Iremos assistir assim às bodas do rico Camacho, mas o nosso autor não deixa outra vez mais de surpreender transformando o episodio pastoril numa adaptação complexa e inesperada de uma variação – muito provavelmente da sua própria invenção – da historia de Píramo e Tisbe. A historia dos amores de Quitéria e Basílio, que nos é assim contada, sai do molde tradicional da fábula que, vale a pena relembrar, é o seguido por Shakespeare na tragédia de Romeu e Julieta.


Sancho e o seu mal falar, por sua parte, conduz a uma discussão sobre o tema, durante a qual Dom Quixote é levado a afirmar que “la discreción es gramática del buen lenguaje”. O debate deriva numa reflexão sobre as relações entre natureza e arte, que termina pelo triunfo deste pois permite melhorar a primeira. Esta ideia sublinha-se no desafio dos estudantes, do qual resulta vencedor não o mais forte senão o que domina o uso da espada, arte à qual sumam-se a discrição e a destreza, temas estes que conhecíamos já tendo sido tratados dez anos antes na primeira parte do Quixote, e que tal vez Cervantes quis por de relevo justamente ao mesmo tempo que narrativamente nos faz voltar a técnica literária que tinha posto em causa ao começo desta segunda parte.


Também a arte está presente na transformação do prado onde vira a ocorrer o casamento. E não só: e pela industria da arte que Basílio conseguirá triunfar e modificar o curso natural dos acontecimentos... A seguir vemos Sancho como se fosse pintado pelo Brueghel bebendo vinho e saciando sua fome ancestral com uma voracidade carnavalesca. O campesino pobre que é tinha-se primeiro inclinado a favor de Basílio na disputa da bela Quitéria, mas a abundância alimentar da boda leva-lo a mudar de parecer e defender o ponto de vista do rico Camacho. E Dom Quixote seguira justamente o caminho oposto, num jogo de reversibilidade com o qual Cervantes mais uma vez parece querer dar-nos a entender a importância que da e que tem nesta historia a mudança de perspectivas e a complexidade da realidade.


O artificio continua a traves dumas danças faladas alegóricas nas quais Cupido e o Interesse lutam por uma donzela. O significado, esta vez é simples de compreender: Amor já não é o deus que triunfa sobre todos os obstáculos ao que Petrarca nos tinha habituado, este foi substituído pelo dinheiro, esse “poderoso cavaleiro” que já na Espanha em crise de finais do século anterior – e estamos a falar do século XVI – todo submete a sua lei. Bem se tem apercebido Sancho, que sabe tirar a lição do episodio dizendo-nos que só há duas linhagens no mundo: a de ter e a de não ter...

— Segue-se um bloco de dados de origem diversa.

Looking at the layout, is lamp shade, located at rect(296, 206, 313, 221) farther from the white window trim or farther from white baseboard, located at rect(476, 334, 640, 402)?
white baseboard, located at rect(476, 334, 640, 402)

Chegamos assim ao fim da cena que, montada como se de um verdadeiro espectáculo teatral se tratasse, transforma-se em comedia que até tem uma tonalidade paródica que não se pode adivinhar no principio. O triste Basílio, qual novo Cardênio, não pode Senão ter o funesto destino de Grisóstomo, e quando já ao borde da morte, por piedade, consegue casar com Quitéria de modo a morrer tendo sido feliz ao menos nos últimos instantes da sua vida, o rapaz surpreende a todos levantando-se, o que leva aos pressentes a dizer “Milagre! Milagre!”, e ele a contestar “Milagre, milagre, não, mas indústria, indústria!”. Trata-se, claro, do triunfo de Amor sobre o Interesse...


Agustín Redondo faz notar que os nomes de Quitéria e Basílio referem a santos que por sua vez referem ao desenrolar dos acontecimentos, o que já não nos surpreende na complexa trama a que Cervantes nos tem habituado. Mas o facto que o nome do rico e “desilustre” Camacho tem uma correspondência que anula a sua virilidade e o irmã ao Capacho do “Retablo das Maravilhas” que dentro de umas semanas iremos ler.